- TEXT TO READ
Photo by bruce mars on Unsplash
Let’s face it, no matter what you do, things will go sideways. Whether it’s a bug in your code, a complication from your sources, or an unexpected behaviour of your teammates, you occasionally have to fix new issues. It’s annoying to hell when something you thought is fixed pops up again. And it’s always during your lunch hour!
Don’t you hate that?
We have to face the challenges that come with failure and take the lessons we learn to become stronger. We shouldn't be afraid to fail, as it can be the first step in our journey to resilience. We have to use our mistakes to become more experienced and, more successful.
You’ve been doing that your entire life, haven’t you? What if I tell you, you can do it even better?
By implementing a postmortem process in your work – or even in your personal life – you can gain invaluable insights from your mistakes and use them as an opportunity to make positive changes. This process can help you develop a deeper understanding of the situation. You can also use it to inform future decisions and behaviours. Not only can this help you to become a better problem solver, but it can also provide an invaluable opportunity for personal growth.
Thanks for reading Data Gibberish! Subscribe for free to receive new posts and support my work.

- DATA PROVIDED
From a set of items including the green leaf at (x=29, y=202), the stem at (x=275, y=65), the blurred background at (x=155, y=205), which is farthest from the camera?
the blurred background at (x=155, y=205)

- EXERCISE TASK A
Translate this sentence from the text on learning from mistakes into Spanish: "This process can help you develop a deeper understanding of the situation."
- EXERCISE TASK B
Return, word for word, the part of the text on learning from mistakes starting with "Don’t you hate" and going on through "it even better?".

- RESPONSE A
Este proceso puede ayudarte a desarrollar una comprensión más profunda de la situación.

- RESPONSE B
Don’t you hate that?
We have to face the challenges that come with failure and take the lessons we learn to become stronger. We shouldn't be afraid to fail, as it can be the first step in our journey to resilience. We have to use our mistakes to become more experienced and, more successful.
You’ve been doing that your entire life, haven’t you? What if I tell you, you can do it even better?